◆ **Given task 1**
Could you echo the letter about the opinion section from "Writing an opinion" up to and including "often under appreciated."?

◆ **Passage given**
________________

Writing an opinion piece is like starting a conversation. When you write for The Chronicle, students, staff and people you may never get the chance to meet will read your words.
Quinnipiac students are given the resources to write and propose solutions to issues they deem important, a power we shouldn’t take for granted.
Last semester, The Chronicle brought back the opinion editor position in hopes to bring focus to a section that was often under appreciated.
The Chronicle wants to hear from the student body as a whole, not just our staff. We want our opinion section to reflect the entire community and to publish powerful content we know exists.
When we publish an opinion, we are giving a voice to our student body. I constantly wonder how can I show my fellow Bobcats that our voice matters. My intention for this letter is to call out the students who believe in change. If you’re frustrated about anything in your life, write about it and propose a solution.
Our newest approach is about reaching out. Whether you want to write one solo or collectively with your organization, we are open to hearing what you have to say.
We all have opinions. Some of us have thousands of opinions, from what should be served in the Cafe, to why the drinking age should be lowered. Yet each week, I search for new topics to present to the newspaper staff and nag people until they hate me, to write one. Instead I want to hear from you.

________________

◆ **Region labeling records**
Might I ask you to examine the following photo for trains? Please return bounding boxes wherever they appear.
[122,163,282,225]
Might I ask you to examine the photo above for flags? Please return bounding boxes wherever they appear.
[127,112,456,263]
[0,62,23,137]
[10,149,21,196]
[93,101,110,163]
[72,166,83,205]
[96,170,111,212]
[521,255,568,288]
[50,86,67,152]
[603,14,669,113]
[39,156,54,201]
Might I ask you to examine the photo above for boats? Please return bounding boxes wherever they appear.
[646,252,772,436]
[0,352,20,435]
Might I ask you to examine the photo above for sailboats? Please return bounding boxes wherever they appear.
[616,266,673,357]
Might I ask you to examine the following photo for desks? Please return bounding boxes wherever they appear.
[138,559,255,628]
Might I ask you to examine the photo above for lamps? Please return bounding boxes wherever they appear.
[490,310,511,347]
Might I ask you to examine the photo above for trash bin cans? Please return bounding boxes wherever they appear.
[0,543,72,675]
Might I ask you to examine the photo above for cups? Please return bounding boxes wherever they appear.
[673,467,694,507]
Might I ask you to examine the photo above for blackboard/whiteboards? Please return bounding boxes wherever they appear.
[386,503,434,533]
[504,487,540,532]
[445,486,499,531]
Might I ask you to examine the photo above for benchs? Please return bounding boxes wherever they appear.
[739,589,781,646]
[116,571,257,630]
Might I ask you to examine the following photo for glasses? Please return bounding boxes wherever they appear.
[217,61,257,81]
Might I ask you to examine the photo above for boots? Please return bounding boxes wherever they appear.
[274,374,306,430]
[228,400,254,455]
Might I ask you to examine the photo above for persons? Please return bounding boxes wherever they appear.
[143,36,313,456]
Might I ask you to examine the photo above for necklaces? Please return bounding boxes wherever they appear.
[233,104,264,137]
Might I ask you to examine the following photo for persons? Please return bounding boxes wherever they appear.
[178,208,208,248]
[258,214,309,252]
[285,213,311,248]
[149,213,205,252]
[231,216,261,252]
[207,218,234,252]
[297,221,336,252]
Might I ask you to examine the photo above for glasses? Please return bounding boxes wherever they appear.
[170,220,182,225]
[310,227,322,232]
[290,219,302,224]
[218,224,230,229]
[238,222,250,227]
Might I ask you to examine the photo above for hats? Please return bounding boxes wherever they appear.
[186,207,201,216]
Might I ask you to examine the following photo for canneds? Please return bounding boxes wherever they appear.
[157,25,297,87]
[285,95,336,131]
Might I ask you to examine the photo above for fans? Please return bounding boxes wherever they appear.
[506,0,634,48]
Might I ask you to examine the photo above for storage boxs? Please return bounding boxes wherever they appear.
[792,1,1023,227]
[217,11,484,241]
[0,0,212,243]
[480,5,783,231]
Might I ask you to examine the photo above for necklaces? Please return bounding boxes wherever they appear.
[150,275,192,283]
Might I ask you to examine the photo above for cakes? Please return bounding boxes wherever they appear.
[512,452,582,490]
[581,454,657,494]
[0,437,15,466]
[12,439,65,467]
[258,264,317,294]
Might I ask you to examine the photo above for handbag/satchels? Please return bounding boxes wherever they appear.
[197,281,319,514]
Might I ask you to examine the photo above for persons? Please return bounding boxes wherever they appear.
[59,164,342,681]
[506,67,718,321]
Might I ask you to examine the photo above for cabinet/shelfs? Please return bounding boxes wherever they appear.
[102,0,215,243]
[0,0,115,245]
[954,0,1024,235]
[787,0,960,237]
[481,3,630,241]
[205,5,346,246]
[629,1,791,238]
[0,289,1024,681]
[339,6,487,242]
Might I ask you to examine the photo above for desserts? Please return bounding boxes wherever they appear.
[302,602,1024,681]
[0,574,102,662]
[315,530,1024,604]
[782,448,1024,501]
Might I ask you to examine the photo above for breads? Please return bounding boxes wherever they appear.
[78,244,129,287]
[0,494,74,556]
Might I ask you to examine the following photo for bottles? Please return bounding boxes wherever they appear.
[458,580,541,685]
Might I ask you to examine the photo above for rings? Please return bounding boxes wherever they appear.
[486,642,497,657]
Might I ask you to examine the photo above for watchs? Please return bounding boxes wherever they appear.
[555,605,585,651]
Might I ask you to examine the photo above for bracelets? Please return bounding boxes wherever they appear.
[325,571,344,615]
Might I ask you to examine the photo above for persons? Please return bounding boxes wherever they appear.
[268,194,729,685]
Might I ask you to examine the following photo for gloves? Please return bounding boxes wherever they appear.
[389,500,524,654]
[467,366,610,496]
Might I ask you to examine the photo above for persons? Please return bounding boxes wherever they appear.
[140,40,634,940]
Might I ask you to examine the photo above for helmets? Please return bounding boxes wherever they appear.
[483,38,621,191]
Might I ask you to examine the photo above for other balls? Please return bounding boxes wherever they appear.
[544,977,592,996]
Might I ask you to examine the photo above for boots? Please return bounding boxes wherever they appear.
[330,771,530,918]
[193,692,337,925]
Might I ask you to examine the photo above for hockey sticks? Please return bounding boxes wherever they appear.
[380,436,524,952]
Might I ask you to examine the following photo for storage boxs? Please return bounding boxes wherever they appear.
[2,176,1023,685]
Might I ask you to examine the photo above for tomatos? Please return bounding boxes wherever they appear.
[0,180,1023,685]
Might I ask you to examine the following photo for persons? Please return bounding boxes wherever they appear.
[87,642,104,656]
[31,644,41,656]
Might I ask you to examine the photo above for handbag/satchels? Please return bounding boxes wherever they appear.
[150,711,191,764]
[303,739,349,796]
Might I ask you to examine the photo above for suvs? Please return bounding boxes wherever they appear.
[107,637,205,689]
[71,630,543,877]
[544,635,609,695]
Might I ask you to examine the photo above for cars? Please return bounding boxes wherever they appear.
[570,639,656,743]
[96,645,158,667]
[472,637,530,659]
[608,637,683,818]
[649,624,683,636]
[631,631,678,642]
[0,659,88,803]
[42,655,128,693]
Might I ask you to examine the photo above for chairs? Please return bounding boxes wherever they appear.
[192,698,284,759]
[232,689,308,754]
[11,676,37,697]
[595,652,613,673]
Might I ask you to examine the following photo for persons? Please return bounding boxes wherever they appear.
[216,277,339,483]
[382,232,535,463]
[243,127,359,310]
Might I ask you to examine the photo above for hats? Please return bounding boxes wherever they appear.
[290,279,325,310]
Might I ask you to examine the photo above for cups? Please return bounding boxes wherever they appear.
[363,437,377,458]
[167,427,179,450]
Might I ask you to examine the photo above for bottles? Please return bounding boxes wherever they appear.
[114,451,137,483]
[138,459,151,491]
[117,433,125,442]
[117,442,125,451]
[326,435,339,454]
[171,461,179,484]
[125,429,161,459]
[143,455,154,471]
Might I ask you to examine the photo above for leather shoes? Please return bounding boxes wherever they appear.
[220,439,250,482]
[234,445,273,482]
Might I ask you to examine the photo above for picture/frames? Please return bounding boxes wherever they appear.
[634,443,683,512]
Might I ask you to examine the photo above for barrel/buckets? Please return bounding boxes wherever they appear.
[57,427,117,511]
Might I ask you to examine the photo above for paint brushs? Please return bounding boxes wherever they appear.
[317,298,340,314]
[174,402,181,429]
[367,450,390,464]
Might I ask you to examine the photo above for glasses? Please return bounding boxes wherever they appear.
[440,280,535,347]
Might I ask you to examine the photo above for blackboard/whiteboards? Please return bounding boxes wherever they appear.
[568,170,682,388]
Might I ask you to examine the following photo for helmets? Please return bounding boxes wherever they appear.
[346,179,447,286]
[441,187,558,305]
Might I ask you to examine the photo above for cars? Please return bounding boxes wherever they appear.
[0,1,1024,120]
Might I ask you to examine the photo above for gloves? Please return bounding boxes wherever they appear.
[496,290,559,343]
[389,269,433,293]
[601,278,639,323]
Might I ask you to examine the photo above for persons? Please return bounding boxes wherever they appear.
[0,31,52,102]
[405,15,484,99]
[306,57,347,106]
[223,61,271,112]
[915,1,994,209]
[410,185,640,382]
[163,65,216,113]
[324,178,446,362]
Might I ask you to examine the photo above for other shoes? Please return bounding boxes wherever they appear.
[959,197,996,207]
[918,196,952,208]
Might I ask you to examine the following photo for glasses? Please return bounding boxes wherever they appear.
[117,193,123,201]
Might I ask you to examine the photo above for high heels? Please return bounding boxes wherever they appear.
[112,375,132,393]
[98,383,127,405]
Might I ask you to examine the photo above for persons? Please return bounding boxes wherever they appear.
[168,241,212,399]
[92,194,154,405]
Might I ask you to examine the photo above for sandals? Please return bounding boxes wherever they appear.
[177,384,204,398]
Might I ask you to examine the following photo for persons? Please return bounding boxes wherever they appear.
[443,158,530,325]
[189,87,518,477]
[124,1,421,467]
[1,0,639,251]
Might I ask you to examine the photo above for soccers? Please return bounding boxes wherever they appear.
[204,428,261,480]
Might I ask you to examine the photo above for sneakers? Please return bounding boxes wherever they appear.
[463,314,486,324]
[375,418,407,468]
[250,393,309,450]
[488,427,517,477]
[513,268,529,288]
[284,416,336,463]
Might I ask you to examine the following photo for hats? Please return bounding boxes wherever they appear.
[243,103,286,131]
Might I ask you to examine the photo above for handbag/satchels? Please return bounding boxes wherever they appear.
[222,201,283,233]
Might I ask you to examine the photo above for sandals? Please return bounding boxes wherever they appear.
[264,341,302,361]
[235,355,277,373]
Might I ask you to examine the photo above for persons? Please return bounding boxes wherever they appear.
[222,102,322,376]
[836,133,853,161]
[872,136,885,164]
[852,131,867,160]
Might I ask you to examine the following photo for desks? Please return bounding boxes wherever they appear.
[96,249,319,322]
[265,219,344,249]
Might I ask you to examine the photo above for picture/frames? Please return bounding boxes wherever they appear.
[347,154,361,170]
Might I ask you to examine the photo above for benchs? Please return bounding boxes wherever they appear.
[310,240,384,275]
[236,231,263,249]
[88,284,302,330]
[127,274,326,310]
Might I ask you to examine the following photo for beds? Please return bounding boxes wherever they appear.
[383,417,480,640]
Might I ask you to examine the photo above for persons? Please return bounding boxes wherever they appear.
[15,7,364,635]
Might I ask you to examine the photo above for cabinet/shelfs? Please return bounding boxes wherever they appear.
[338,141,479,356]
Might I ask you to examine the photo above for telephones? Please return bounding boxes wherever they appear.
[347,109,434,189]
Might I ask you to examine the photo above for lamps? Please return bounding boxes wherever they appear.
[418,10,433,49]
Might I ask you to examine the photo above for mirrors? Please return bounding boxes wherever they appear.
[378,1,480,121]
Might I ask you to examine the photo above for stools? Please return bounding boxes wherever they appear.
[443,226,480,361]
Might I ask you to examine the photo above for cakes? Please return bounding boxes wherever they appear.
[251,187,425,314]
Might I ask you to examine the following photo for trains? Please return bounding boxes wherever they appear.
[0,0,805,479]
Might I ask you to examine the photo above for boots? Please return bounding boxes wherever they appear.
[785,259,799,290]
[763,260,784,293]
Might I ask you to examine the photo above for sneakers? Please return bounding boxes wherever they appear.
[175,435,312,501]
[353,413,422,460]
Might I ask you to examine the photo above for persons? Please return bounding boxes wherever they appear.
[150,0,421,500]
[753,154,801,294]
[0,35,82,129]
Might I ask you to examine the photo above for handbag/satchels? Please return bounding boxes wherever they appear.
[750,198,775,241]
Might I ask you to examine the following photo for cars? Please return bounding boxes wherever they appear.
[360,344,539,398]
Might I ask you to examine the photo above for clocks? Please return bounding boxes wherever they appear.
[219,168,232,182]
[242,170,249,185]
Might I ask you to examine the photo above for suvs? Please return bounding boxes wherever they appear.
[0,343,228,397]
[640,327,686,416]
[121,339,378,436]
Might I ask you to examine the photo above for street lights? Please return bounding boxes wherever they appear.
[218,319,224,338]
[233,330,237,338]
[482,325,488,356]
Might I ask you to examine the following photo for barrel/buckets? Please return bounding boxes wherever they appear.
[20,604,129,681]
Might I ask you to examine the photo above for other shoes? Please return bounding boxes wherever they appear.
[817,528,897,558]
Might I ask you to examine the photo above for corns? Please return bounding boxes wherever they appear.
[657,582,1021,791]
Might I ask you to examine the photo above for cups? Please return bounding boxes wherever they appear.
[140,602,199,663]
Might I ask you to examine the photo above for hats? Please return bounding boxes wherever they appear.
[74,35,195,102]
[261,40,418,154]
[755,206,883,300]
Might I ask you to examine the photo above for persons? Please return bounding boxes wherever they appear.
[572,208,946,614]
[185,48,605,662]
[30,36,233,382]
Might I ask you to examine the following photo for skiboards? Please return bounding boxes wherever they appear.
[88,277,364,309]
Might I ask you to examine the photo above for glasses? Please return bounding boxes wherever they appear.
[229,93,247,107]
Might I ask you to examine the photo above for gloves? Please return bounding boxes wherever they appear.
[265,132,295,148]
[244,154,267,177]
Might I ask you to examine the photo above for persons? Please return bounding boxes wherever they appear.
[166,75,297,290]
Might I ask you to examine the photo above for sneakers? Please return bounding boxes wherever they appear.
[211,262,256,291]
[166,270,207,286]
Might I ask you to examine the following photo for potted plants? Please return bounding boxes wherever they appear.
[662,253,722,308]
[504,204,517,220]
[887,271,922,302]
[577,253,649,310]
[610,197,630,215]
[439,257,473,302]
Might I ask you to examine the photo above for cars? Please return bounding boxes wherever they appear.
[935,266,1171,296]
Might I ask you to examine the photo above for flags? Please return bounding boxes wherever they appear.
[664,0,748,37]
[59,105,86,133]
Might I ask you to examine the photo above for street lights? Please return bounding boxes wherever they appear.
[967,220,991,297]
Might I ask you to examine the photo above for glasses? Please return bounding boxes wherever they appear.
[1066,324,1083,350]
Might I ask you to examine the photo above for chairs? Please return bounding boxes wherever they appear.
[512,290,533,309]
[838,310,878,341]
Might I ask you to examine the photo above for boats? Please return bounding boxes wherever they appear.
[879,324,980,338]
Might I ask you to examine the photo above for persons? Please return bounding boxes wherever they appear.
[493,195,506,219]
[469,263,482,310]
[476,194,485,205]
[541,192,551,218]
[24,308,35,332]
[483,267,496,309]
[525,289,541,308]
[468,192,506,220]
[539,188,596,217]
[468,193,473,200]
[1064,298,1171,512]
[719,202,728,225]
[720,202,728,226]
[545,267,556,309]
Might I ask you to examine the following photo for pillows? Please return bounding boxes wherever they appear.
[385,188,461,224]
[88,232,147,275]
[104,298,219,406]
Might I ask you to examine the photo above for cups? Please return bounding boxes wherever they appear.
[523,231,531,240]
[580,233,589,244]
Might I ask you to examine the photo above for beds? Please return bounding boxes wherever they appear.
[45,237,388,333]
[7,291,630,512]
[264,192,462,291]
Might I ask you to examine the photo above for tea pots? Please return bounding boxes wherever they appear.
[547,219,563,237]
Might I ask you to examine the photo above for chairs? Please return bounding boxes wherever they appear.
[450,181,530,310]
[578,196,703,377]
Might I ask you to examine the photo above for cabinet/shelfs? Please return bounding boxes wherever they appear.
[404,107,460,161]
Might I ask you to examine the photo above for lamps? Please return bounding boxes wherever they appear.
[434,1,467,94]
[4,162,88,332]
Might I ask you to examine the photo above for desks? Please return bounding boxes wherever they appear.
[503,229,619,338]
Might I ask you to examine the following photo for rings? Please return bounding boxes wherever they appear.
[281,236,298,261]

________________

◆ **Given task 2**
Can you duplicate the records from their first line up to and including the line with "[616,266,673,357]"?

◆ **Expected output 1**
Writing an opinion piece is like starting a conversation. When you write for The Chronicle, students, staff and people you may never get the chance to meet will read your words.
Quinnipiac students are given the resources to write and propose solutions to issues they deem important, a power we shouldn’t take for granted.
Last semester, The Chronicle brought back the opinion editor position in hopes to bring focus to a section that was often under appreciated.

◆ **Expected output 2**
Might I ask you to examine the following photo for trains? Please return bounding boxes wherever they appear.
[122,163,282,225]
Might I ask you to examine the photo above for flags? Please return bounding boxes wherever they appear.
[127,112,456,263]
[0,62,23,137]
[10,149,21,196]
[93,101,110,163]
[72,166,83,205]
[96,170,111,212]
[521,255,568,288]
[50,86,67,152]
[603,14,669,113]
[39,156,54,201]
Might I ask you to examine the photo above for boats? Please return bounding boxes wherever they appear.
[646,252,772,436]
[0,352,20,435]
Might I ask you to examine the photo above for sailboats? Please return bounding boxes wherever they appear.
[616,266,673,357]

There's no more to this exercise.